Deputado ‘TH Joias’ na Mira: Operação Revela Conexões Controversas com o CV no Rio!

Deputado Thiego Raimundo dos Santos Silva, conhecido como TH Joias, tem mandado de prisão

O deputado estadual Thiego Raimundo dos Santos Silva, também conhecido como TH Joias, foi alvo de um mandado de prisão na manhã desta quarta-feira (3). A operação foi realizada pela Força Integrada de Combate ao Crime Organizado (FICCO-RJ), que inclui a Superintendência de Polícia Federal, a Secretaria de Polícia Civil do Estado do Rio de Janeiro e o Ministério Público Estadual. As investigações apontam que TH Joias estaria envolvido com o tráfico de drogas e armas, associado à facção Comando Vermelho (CV).

Acusações e Mandados de Prisão

O deputado e outras quatro pessoas foram denunciados por crimes como associação para o tráfico de drogas e comércio ilegal de armas. Quatro mandados de prisão e cinco de busca e apreensão estão sendo executados em diferentes locais, incluindo a Barra da Tijuca, Freguesia e Copacabana.

Duas pessoas já foram presas até o momento: Luiz Eduardo Cunha Gonçalves, um assessor do deputado na Assembleia Legislativa do Rio de Janeiro (Alerj), e Gabriel Dias de Oliveira, um traficante do Comando Vermelho, conhecido como "Índio do Lixão". TH Joias, até agora, não foi localizado. As equipes que realizam a operação estão analisando imagens de câmeras de segurança do condomínio onde ele residiria para ajudá-los na busca.

Juntamente com TH e os dois já detidos, também são alvos da operação Luciano Martiniano da Silva, conhecido como "Pezão", e Edgar Alves de Andrade, apelidado de "Doca", um dos líderes do Comando Vermelho.

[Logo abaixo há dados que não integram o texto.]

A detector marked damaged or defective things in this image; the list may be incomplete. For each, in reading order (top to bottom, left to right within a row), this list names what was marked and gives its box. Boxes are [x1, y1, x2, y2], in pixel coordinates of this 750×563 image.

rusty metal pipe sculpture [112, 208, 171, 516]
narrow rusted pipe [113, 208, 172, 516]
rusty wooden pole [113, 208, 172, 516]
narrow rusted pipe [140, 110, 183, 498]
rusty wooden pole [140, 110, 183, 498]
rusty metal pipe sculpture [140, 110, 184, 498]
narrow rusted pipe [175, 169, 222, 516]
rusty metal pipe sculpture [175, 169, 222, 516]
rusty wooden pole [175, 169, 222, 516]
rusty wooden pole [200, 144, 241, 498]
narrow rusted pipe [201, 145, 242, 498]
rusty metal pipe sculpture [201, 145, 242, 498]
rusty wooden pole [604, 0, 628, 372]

Além deles, Manoel Cinquine Pereira, chamado de "Paulista", também é mencionado nas investigações.

Vínculos com o Comando Vermelho

De acordo com as investigações, os denunciados mantinham laços consistentes com o Comando Vermelho, operando em áreas como os Complexos da Maré e do Alemão, assim como na comunidade de Parada de Lucas. O grupo é acusado de facilitar a troca de drogas e armas, além de movimentar grandes quantias em dinheiro, que supostamente seriam usadas para financiar operações criminosas.

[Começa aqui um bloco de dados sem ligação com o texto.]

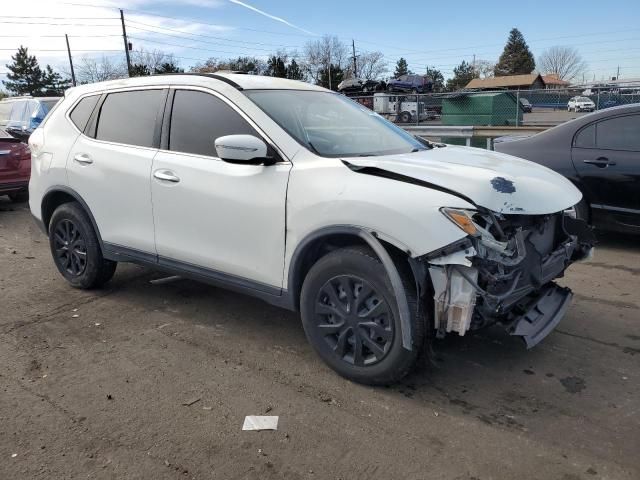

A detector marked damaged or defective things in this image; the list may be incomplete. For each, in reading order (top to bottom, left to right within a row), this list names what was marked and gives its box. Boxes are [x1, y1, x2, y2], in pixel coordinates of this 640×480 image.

As autoridades alegam que TH Joias utilizou seu mandato para proteger e promover esta organização criminosa, incluindo a nomeação de aliados para cargos na Alerj. A denúncia também especifica que o deputado estaria diretamente envolvido na intermediação de negociações para a compra e venda de drogas e armamentos.

Papel do Assessor

Luiz Eduardo, o assessor conhecido como Dudu, é apontado como um fornecedor de equipamentos, principalmente dispositivos antidrones utilizados pela facção. Ele supostamente realizava testes em campo e ensinava outros membros do grupo a operá-los. Segundo a Procuradoria, Dudu ocupava o cargo como uma maneira de dar cobertura às atividades ilegais.

Lavagem de Dinheiro

As investigações também revelaram movimentações financeiras suspeitas ligadas a empresas associadas a TH Joias, com várias notificações de instituições financeiras indicando possíveis práticas de lavagem de dinheiro.

O secretário de Polícia Civil do Rio de Janeiro destacou que a investigação revela uma infiltração da criminalidade no parlamento fluminense. Ele enfatizou que um deputado, ao invés de representar a sociedade, estaria servindo a uma das maiores facções criminosas do estado.

Continuidade da Operação

A operação, batizada como Bandeirantes, continua em andamento com o apoio da Polícia Federal, do Ministério Público Federal e da Polícia Civil do Rio de Janeiro. As autoridades estão focadas em desmantelar a rede de crimes e esclarecer as conexões entre os envolvidos.

As autoridades seguem em busca de informações e tentam contato com a defesa dos acusados. É um momento crítico, onde o crime organizado e a política se encontram, exigindo atenção e ação imediata das autoridades governamentais e de segurança pública.